缓冲气体对循环流动铯蒸汽激光器气体温度分布和输出特性的影响

为研究缓冲气体对循环流动半导体泵浦碱金属蒸汽激光器（DPAL）气体温度三维分布和输出性能的影响，将光束传播方程引入循环流动DPAL理论模型，仿真分析了高功率泵浦情况下缓冲气体配比和压强对端面泵浦横向流动铯蒸汽激光器（Cs-DPAL）输出性能的影响，获得了蒸汽池内工作气体温度的三维分布和对应的输出功率。结果表明，使用纯烷烃作为缓冲气体时，相比于CH₄，相同压强的C₂H₆对应的蒸汽池内温度更低，激光输出功率更高；使用烷烃气体和惰性气体的混合物作为缓冲气体时，若烷烃的压强较低，加入适量的He或Ar可降低蒸汽池内温度并提升激光输出功率。
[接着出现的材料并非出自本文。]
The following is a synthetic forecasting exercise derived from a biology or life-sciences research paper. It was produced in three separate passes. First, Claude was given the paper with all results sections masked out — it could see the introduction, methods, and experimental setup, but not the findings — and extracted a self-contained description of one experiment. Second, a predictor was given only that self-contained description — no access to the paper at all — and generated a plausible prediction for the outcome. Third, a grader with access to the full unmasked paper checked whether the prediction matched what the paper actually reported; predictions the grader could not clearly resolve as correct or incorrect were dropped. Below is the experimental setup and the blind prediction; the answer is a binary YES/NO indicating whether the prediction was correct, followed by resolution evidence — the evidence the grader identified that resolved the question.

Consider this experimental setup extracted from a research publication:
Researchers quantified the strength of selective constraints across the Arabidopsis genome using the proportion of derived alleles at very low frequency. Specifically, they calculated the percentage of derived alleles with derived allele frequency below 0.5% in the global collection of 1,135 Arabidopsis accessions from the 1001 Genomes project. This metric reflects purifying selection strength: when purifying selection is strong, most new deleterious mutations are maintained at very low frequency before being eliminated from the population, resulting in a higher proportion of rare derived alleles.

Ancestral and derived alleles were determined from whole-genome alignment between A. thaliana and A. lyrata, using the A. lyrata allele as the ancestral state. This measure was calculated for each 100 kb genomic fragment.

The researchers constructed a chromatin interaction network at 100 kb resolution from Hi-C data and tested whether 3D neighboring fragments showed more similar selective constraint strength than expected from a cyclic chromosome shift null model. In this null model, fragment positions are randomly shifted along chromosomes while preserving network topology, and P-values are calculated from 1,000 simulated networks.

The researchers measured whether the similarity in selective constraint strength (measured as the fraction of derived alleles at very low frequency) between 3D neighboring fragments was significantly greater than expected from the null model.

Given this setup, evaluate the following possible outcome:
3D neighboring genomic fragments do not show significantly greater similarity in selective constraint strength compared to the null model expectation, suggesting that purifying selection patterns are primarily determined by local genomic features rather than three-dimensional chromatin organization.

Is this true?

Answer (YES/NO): NO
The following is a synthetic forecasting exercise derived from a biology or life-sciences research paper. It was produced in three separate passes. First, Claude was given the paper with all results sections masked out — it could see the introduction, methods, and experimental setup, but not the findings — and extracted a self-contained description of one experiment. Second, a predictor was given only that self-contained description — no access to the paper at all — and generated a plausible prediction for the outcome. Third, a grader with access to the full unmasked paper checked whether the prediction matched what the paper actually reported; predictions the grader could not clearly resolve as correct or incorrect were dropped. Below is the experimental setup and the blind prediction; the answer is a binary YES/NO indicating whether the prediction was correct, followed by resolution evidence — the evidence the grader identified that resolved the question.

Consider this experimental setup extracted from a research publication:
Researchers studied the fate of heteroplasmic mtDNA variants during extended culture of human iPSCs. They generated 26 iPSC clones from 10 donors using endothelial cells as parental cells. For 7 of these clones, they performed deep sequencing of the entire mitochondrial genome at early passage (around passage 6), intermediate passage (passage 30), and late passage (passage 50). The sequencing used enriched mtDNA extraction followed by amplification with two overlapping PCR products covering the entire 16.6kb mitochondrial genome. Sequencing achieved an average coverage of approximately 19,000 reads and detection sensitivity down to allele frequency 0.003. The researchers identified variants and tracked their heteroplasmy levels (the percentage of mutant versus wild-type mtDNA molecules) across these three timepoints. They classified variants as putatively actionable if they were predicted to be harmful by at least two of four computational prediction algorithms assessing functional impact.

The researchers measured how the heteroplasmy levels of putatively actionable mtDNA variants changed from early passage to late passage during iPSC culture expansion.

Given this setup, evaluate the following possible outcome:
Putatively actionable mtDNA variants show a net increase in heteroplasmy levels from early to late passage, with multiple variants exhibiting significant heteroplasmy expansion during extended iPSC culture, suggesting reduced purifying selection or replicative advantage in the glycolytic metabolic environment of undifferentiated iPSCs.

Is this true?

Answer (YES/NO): NO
Effect of buffer gas on gas temperature distribution and output characteristics of flowing-gas circulation cesium vapor laser

To study the effect of buffer gas on the three-dimensional gas temperature distribution and output performance of flowing-gas circulation diode-pumped alkali vapor laser (DPAL), the beam propagation equation is introduced into the theoretical model of flowing-gas circulation DPAL in this paper. The effects of the composition and pressure of the buffer gas on the output performance of the end-pumped transverse flow cesium vapor laser are simulated and analyzed. The three-dimensional distribution of work temperature and output power are obtained. The results show that when using pure alkanes as buffer gas, the temperature in the vapor cell corresponding to ethane is lower than methane with same pressure, and the laser output power is higher. When the mixture of alkane gas and inert gas is used as a buffer gas, if the pressure of alkane is low, adding an appropriate amount of He or Ar can reduce the temperature in the vapor cell and increase the laser output power.